Collection entries
========
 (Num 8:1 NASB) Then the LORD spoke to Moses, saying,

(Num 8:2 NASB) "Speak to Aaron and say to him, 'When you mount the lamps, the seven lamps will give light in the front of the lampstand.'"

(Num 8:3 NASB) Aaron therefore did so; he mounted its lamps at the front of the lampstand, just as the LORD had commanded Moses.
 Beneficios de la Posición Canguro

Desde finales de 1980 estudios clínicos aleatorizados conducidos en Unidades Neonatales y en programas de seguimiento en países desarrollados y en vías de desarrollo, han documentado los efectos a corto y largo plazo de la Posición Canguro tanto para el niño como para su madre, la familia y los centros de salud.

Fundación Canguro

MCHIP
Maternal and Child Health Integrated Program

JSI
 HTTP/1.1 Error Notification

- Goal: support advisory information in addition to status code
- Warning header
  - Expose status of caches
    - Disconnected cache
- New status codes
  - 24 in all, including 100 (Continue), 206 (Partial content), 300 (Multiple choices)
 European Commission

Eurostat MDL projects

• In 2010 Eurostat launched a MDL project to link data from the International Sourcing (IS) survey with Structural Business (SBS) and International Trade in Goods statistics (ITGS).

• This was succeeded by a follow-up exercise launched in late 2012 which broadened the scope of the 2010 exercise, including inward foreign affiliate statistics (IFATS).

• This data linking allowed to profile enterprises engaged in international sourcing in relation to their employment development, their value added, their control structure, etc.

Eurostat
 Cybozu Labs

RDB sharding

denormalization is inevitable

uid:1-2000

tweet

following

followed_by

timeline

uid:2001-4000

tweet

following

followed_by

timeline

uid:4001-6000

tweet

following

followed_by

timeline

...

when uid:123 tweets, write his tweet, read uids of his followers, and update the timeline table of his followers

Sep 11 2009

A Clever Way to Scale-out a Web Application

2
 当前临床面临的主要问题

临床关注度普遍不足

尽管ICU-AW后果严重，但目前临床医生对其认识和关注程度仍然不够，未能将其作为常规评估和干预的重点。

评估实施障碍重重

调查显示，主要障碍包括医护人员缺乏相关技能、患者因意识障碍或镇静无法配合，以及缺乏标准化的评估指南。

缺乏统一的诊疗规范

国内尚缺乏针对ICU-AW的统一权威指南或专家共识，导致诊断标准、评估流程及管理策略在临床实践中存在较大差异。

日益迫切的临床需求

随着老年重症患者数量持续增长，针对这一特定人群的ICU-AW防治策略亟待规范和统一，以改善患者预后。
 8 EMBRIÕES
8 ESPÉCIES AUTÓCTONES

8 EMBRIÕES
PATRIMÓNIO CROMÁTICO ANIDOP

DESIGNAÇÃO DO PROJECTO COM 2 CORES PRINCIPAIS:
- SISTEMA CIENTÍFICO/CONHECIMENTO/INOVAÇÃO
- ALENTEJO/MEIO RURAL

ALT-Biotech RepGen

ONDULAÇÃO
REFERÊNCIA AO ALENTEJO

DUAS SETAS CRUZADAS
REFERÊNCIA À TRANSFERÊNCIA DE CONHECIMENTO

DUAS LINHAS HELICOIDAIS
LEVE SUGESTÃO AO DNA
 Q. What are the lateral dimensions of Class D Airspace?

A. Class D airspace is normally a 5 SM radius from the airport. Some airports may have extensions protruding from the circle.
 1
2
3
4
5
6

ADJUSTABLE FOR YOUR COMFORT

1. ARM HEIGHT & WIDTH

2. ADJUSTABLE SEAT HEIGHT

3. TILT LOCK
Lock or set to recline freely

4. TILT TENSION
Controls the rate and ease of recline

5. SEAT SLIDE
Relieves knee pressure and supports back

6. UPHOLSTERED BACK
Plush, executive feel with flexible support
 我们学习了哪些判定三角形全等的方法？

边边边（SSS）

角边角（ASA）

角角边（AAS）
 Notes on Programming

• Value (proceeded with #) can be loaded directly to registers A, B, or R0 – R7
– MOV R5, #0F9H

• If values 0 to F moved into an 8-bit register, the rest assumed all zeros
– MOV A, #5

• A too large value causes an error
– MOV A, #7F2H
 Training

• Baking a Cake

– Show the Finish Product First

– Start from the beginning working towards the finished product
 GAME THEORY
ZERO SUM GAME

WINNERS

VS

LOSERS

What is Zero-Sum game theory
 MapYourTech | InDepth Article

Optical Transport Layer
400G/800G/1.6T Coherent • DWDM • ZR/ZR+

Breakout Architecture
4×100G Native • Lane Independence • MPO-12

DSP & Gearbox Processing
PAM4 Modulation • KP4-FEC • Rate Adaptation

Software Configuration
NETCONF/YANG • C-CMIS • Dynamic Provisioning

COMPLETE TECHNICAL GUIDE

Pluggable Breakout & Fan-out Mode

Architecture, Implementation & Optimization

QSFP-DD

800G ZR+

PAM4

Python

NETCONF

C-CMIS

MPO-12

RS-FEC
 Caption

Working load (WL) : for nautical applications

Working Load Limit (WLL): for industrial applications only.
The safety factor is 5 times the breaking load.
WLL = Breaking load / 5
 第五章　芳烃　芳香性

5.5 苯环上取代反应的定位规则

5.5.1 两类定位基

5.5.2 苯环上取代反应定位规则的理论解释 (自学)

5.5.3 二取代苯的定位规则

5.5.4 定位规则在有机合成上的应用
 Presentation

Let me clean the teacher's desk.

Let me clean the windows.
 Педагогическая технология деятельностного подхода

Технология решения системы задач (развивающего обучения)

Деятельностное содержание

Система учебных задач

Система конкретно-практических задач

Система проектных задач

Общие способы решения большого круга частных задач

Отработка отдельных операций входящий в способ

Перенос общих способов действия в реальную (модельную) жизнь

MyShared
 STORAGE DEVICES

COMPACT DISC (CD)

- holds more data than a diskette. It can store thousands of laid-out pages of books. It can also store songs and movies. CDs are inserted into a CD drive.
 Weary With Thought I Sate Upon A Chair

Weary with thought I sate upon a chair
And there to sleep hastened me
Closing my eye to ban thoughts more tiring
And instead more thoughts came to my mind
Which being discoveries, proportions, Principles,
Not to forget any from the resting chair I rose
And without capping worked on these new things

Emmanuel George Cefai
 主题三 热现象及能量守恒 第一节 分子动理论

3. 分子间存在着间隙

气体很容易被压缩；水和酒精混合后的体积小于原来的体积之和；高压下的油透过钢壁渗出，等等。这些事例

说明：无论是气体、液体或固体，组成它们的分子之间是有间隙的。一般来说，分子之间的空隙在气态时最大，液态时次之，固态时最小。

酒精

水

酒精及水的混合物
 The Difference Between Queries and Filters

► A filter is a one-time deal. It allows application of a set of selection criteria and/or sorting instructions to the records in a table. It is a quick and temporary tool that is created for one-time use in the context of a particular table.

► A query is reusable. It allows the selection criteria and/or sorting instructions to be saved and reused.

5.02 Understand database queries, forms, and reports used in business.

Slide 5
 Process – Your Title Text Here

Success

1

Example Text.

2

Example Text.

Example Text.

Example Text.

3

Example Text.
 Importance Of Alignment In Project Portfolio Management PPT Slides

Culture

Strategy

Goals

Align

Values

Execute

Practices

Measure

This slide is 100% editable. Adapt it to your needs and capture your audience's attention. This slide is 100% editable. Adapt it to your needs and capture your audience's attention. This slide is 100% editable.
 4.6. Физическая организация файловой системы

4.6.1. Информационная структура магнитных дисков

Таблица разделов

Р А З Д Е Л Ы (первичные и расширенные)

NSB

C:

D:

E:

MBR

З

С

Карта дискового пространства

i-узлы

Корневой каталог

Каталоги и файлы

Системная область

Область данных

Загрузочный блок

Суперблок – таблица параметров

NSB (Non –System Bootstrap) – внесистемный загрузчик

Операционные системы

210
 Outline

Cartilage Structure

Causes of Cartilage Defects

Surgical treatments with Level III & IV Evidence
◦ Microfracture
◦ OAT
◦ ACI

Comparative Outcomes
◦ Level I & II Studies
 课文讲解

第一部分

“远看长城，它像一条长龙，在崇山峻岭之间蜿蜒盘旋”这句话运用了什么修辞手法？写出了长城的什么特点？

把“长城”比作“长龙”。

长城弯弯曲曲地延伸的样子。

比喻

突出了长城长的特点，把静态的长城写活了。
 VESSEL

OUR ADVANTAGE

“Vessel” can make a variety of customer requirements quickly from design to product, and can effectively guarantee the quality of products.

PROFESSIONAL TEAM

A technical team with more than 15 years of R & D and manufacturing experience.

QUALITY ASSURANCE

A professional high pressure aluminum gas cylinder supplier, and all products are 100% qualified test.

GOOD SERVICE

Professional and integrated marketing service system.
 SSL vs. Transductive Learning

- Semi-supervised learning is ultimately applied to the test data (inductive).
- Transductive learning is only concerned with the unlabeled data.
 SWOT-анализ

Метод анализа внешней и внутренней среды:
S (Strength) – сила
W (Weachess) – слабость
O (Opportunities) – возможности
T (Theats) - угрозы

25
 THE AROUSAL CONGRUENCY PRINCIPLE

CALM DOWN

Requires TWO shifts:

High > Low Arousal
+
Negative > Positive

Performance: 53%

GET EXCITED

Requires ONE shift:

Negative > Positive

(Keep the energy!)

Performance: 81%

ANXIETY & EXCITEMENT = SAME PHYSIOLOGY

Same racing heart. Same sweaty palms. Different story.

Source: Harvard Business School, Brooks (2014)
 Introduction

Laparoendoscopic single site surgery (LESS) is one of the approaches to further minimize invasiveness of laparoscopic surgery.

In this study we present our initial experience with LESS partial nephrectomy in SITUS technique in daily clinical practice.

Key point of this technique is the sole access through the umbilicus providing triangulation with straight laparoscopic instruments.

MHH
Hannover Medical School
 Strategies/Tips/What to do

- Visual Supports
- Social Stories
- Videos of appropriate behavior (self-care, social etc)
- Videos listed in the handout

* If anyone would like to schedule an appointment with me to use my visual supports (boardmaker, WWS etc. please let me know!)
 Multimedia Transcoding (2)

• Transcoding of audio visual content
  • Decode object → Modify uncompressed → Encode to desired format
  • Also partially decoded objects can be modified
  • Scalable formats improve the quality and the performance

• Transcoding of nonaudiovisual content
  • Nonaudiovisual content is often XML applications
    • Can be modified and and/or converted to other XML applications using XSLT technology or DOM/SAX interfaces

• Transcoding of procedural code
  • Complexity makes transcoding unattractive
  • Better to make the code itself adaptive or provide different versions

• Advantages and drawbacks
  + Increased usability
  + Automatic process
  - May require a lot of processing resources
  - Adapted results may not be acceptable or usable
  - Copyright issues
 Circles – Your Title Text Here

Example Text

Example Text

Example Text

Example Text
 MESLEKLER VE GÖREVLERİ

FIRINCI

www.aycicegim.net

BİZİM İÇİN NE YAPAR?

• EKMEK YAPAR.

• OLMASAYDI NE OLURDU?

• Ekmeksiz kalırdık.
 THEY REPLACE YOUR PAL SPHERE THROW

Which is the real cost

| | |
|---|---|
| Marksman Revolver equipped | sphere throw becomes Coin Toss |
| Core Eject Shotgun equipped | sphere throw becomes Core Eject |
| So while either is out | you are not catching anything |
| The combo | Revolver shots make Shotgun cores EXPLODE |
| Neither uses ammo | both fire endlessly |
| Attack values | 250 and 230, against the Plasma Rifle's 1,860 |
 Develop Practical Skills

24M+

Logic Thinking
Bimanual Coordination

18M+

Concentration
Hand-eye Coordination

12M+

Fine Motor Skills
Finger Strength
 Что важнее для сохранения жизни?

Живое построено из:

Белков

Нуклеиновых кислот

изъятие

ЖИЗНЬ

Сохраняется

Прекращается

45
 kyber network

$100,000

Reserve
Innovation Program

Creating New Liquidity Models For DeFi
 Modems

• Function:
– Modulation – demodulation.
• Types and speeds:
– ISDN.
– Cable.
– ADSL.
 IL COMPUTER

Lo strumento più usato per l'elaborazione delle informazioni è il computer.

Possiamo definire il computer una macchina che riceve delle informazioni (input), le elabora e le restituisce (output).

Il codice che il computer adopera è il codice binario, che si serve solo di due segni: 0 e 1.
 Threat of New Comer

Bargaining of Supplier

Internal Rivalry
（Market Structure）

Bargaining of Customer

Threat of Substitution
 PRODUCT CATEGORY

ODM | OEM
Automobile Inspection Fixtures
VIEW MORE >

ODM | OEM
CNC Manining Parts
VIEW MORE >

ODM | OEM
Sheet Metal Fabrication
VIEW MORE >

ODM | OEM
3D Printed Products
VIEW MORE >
========
§ ASSIGNMENT: Repeat exactly the lines of the data from the first one through the line with "(Num 8:2 NASB)", both of them included.

§ TASK RESPONSE:
 (Num 8:1 NASB) Then the LORD spoke to Moses, saying,

(Num 8:2 NASB) "Speak to Aaron and say to him, 'When you mount the lamps, the seven lamps will give light in the front of the lampstand.'"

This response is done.